I had managed to make it past 40 without ever having a cavity or any dental work done.  That streak has just ended.  Thanks to a tipped over wisdom tooth, a cavity developed and the best course of action was to remove that wonky tooth and fill the cavity.  That was quite an experience.


Out… out damned tooth.

If you’ve never had your face numbed, I can’t say I recommend it unless the alternative is excruciating pain.  When you touch your skin, you feel that sensation with both your fingers and your skin.  When one of those is no longer receiving the signal, it just feels so wrong.  The non-feeling skin almost feels dead.  That was my cheek and chin for the better part of four hours.

But the whole thing went off without a hitch and now I’m on the mend.  Again I am reminded of the semi-charmed life that I lead.

I can’t say that life has never touched me or that it’s all been sunshine and rainbows but thankfully most of the things that have gotten me down are what we jokingly refer to as “first world problems.”  And the illnesses I’ve been subject to have not been all that bad.  I’ve had pneumonia, chicken pox and my gallbladder removed.  I can’t say I was down for more than week because of any of them.  Obviously I haven’t had to deal with cavities in the past and my teeth are quite strong.  I’ve cut myself a few times pretty good but never to the point where I really required stitches.  I think I clot well.

This isn’t to brag.  Sometimes I’m just amazed at it.  I know shit could happen and I’m grateful when it doesn’t.  What I am aware of that gets me through any rough patches is that I’m not really in control of what happens around me (and sometimes to me).  There but for the grace of God go I (or however you phrase it).

I do the bare minimum when it comes to my teeth.  I brush daily (usually only once) and floss a few times a month.  I hadn’t been to the dentist in several years and all in all, probably only been about a dozen times in my entire life.  The gallbladder thing sucked but I’ve been pretty great since it’s removal.  Perhaps the experience gave me a much greater tolerance to pain and discomfort.  I do what I can to be comfortable, but if there is no alternative, I can endure quite a lot.

However, the ease with which I’ve coasted through life has not blinded me to what others must suffer and endure.  I don’t think for one second, “If I can do it, so can they.”  Everyone is different and they have their own set of circumstances.  Each person’s experience is unique and I would never try to diminish that in any way.  I’m a generally lucky person whether I deserve it or not.  If someone feels they are the opposite, who am I to contradict them.

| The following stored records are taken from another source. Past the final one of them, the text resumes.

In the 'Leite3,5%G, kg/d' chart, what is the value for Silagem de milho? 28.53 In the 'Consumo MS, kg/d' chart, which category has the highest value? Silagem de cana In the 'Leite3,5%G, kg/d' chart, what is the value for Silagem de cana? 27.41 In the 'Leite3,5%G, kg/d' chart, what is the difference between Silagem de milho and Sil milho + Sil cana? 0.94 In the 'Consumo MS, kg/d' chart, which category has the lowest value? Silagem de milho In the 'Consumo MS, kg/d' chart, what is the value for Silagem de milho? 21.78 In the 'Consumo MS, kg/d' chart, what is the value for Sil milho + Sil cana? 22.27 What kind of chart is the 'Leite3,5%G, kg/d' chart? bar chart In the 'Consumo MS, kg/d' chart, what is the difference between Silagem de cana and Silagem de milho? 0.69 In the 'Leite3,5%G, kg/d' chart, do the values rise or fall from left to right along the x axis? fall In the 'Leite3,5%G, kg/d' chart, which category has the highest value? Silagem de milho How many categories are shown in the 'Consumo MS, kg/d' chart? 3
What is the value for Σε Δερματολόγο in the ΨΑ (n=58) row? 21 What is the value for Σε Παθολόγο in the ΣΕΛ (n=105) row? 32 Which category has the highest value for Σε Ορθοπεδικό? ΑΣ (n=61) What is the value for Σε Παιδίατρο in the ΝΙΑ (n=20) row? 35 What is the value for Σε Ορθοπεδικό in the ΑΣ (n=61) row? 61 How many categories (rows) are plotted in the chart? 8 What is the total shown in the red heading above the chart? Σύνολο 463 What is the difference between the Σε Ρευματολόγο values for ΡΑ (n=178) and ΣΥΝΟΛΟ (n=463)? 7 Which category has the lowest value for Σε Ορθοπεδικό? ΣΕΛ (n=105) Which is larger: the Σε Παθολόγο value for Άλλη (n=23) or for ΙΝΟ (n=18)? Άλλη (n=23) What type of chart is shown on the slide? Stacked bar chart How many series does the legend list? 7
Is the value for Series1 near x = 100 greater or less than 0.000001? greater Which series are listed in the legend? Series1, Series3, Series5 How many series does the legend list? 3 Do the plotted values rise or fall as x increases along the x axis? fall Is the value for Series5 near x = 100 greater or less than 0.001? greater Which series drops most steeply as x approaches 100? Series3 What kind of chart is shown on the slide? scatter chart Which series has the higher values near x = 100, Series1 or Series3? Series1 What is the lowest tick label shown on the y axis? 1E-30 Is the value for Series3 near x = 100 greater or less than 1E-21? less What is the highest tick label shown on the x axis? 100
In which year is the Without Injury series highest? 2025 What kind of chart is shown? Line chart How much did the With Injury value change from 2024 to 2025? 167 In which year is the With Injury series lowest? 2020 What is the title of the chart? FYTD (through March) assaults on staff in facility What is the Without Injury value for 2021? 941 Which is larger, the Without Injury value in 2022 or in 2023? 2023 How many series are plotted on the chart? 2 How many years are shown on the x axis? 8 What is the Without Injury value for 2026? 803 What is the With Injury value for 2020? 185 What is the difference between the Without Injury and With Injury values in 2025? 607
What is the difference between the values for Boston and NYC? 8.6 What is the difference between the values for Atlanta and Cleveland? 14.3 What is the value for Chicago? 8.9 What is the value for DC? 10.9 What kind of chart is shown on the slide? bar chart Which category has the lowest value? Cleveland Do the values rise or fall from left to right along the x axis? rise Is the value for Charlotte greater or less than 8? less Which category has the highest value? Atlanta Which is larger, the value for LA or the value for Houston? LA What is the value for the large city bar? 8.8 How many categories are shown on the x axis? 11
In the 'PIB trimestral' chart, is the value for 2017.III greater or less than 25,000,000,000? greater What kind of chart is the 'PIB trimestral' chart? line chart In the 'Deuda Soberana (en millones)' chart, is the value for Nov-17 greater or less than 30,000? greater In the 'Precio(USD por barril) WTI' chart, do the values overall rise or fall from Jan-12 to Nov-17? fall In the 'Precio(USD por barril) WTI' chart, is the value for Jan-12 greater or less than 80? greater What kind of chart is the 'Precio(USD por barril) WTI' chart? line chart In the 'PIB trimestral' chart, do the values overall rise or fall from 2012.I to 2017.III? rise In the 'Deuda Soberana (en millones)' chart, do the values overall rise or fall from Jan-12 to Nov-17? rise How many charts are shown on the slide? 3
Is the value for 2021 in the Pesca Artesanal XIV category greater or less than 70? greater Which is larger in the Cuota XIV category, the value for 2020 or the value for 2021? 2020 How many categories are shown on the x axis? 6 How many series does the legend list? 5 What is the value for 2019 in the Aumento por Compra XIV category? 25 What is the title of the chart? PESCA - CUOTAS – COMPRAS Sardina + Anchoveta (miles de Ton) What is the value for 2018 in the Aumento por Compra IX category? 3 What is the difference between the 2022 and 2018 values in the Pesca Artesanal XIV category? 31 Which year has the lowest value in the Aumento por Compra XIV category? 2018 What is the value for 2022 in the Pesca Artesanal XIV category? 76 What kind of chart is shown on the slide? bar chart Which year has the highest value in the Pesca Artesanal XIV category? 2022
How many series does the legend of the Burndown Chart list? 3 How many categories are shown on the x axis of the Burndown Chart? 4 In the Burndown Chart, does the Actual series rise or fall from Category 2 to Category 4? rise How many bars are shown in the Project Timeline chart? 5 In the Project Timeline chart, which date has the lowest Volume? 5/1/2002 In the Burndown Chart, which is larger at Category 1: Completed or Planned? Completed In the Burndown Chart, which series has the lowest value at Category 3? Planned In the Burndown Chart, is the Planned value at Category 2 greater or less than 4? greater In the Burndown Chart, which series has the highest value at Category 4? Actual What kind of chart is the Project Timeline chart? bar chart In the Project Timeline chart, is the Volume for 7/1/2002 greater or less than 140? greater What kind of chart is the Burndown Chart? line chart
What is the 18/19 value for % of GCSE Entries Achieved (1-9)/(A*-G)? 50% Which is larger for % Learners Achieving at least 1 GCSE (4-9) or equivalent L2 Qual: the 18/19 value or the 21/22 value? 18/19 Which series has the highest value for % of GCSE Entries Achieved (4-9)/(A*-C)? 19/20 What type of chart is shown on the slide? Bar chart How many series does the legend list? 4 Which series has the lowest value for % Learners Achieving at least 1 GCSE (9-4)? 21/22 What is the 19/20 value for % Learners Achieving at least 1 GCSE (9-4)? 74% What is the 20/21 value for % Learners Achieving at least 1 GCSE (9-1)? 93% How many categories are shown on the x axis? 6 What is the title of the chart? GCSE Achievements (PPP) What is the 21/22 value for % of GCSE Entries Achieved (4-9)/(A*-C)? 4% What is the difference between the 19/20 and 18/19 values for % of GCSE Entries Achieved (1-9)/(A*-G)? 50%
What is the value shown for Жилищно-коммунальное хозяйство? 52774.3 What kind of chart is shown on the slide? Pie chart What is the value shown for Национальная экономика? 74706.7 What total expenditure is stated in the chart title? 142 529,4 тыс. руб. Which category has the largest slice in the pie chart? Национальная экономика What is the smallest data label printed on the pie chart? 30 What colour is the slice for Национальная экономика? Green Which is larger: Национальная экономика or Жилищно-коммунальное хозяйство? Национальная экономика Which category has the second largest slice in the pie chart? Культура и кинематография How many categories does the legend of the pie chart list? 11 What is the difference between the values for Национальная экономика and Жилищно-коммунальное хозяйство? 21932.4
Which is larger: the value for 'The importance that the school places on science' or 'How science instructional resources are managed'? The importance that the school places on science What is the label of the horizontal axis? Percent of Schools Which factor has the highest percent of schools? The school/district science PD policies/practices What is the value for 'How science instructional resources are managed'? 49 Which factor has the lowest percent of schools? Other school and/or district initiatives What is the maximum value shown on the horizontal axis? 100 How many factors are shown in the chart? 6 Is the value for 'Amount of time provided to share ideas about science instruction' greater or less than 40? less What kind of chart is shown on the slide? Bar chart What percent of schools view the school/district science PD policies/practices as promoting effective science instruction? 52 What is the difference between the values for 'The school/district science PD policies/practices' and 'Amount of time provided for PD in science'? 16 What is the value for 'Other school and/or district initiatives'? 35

This is something that I’ve seen done many times and it can be quite thoughtless and unfair.  People who share about being discriminated against or abused in some way are often told that they are too sensitive or they are the ones who are taking it wrong.  If someone is describing the difficulties of their day in regards to health or size, people tell them they are wrong and should fix it rather than expect the world to be a little more sympathetic and understanding.  Life is not one-size fits all and your experience is not all experience.

Next time you hear someone complain, perhaps the only thing you need to do is allow that person to be heard.  Sometimes that’s all they need.  And if there is something you can provide, offer it without judgment and let the other person decide if that’s right for them.  Today, life is going your way.  Tomorrow might be a whole different story.